Pension tax relief is sharply reduced (Irish Examiner) [PIBA mentioned]
Reaction to the sharp reduction in the level of income that can be set aside for private pension cover has been mixed.
The annual earnings limit eligible for tax relief has been cut to €150,000 for 2009 as compared to the 2008 limit of €275,239.
These measures will net the state €45 million in 2009 and €100m in a full year.
IFG, a major player in that market, said the adjustments to the annual earnings limit for tax relieved pension contributions was a “fair and equitable approach given the economic circumstances”.
Fionnan O’Sullivan, director with IFG financial services, welcomed the fact that individual tax relief was left unchanged.
There was concern within the pensions sector that the Government might have reduced the rate at which individuals could obtain tax relief on their pension contributions from 41% down to 20%, he said.
“Now, more than ever before, we need to be encouraging people to ~contribute to their own pensions funds and making provision for later life,” said O’Sullivan.
However the Professional Insurance Brokers Association (PIBA), the country’s largest group of independent brokers, took quite the contrary view.
“This budget further penalises people who have been funding their own pensions and is particularly harsh on late starters,” it said.
PIBA chief executive Diarmuid Kelly said the decrease in the ceiling for income allowed to be claimed when making pensions contributions from €275,000 to €150,000 means that the maximum a 50-year old can contribute to a pension and claim relief on is reduced from €82,500 to €45,000.
“Whilst this may seem generous it would take a fund of over €1m at the age 60 to get a civil service pension of just €40,000 per annum,” he said.
Elsewhere general savers felt the brunt of the minister’s actions as he moved to save as much as he could.
The rates of retention tax on deposit interest, together with the rates of tax that apply to life assurance policies and investment funds, are being increased by 3% to 23% and 26% respectively.
They will apply to payments, including on or after January 1, 2009.
That move is due to yield €85m revenue in a full year.

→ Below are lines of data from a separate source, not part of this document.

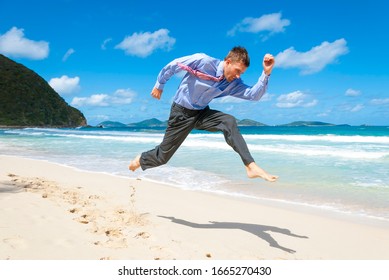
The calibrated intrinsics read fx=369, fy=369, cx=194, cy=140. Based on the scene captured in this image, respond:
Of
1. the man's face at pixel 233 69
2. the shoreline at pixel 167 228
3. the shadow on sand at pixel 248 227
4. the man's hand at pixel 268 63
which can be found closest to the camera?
the shoreline at pixel 167 228

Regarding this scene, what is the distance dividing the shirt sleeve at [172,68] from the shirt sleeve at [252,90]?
23.3 inches

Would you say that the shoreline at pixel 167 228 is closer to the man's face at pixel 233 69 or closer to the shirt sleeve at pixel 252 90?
the shirt sleeve at pixel 252 90

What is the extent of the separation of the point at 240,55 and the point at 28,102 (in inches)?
3772

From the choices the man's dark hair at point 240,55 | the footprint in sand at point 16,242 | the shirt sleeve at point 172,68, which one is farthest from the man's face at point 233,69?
the footprint in sand at point 16,242

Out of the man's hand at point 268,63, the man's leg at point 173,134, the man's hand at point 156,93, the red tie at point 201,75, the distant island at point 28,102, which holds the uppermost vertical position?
the distant island at point 28,102

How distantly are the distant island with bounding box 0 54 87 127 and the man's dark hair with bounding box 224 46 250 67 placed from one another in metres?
82.6

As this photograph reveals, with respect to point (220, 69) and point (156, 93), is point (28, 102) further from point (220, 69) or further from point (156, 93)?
point (220, 69)

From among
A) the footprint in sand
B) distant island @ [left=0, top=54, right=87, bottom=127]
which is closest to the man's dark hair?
the footprint in sand

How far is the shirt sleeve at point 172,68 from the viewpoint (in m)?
4.60

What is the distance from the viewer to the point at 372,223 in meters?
5.43

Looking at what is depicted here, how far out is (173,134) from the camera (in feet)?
16.3

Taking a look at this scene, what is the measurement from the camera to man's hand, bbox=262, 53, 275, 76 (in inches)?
166

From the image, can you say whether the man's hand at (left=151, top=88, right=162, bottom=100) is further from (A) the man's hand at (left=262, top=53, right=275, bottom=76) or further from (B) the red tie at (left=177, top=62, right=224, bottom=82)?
(A) the man's hand at (left=262, top=53, right=275, bottom=76)

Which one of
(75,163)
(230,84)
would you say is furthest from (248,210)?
(75,163)
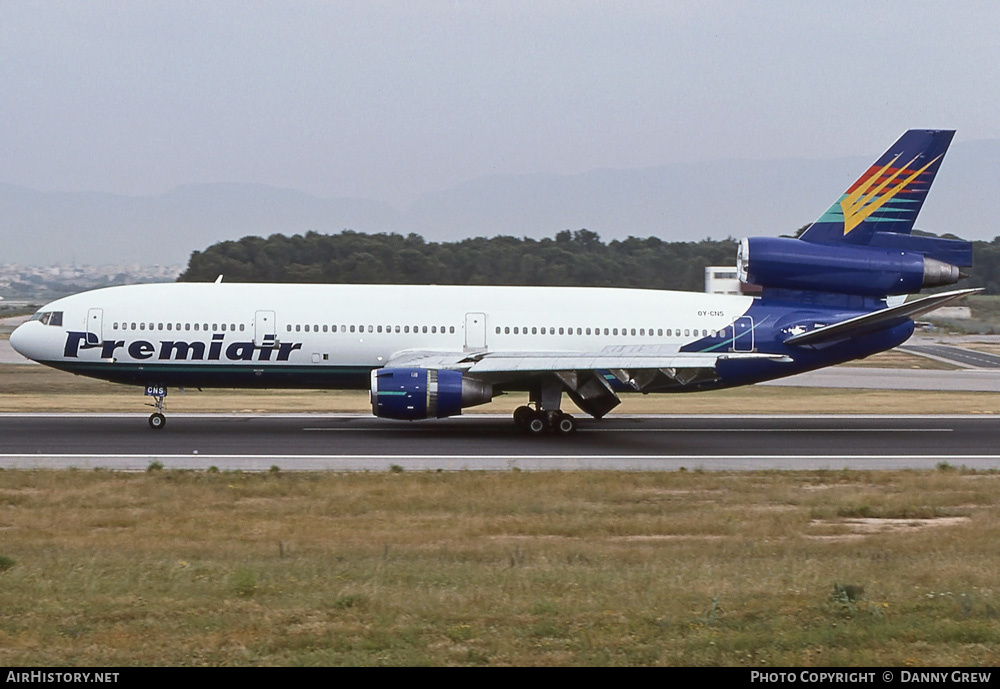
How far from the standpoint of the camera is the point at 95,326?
95.8 ft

On the plus side, changes are being made to the stamp duties applicable to ATM and debit cards with the duty on current and new ATM and debit cards being cut from €5 to €2.50 with the duty on combined ATM/debit cards reduced from €10 €5.
The cost to the state for this reduction will amount to €14m in a full year.
Q. I’m earning €38,000 a year — how will these changes affect me?
A. If you are earning €38,000 you will pay 1% levy, or €380. For income tax purposes you will benefit from a reduced income tax liability of €210 as a result of an increase in the standard rate band increase from €35,400 to €36,400.
The increase in the PRSI ceiling from €50,700 to €52,000 will not affect you are as you are below the level of earnings.
Therefore, combining the benefit in the increased lower tax rate band of €210 and the extra tax payable under the income levy of €380, will result in a net reduction to your annual take home pay of €170 per annum.
Q. I’m earning €150,000 a year — how will the changes affect me?
A. If you are earning €150,000, you will pay 1% up to €100,000 and 2% on the next €50,000, making a total levy payment of €2,000.
You will benefit from a reduced income tax liability of €210 as a result of the increase in the standard rate band from €35,400 to €36,400.
The increase in the PRSI ceiling from €50,700 to €52,000 will affect you, and as a result you will pay an extra €52 in PRSI. Therefore, combining the benefit in the increased lower tax rate band of €210, the extra PRSI of €52 and the extra tax payable under the income levy of €2,000, will result in a net reduction to your annual take home pay of €1,842.
Q. Will this new levy take effect immediately?
A. No, the new levy comes into force from January 1, 2009.
Q. How much will the Government make from these changes?
A. The 1% income levy could raise €1.18 billion in a full year.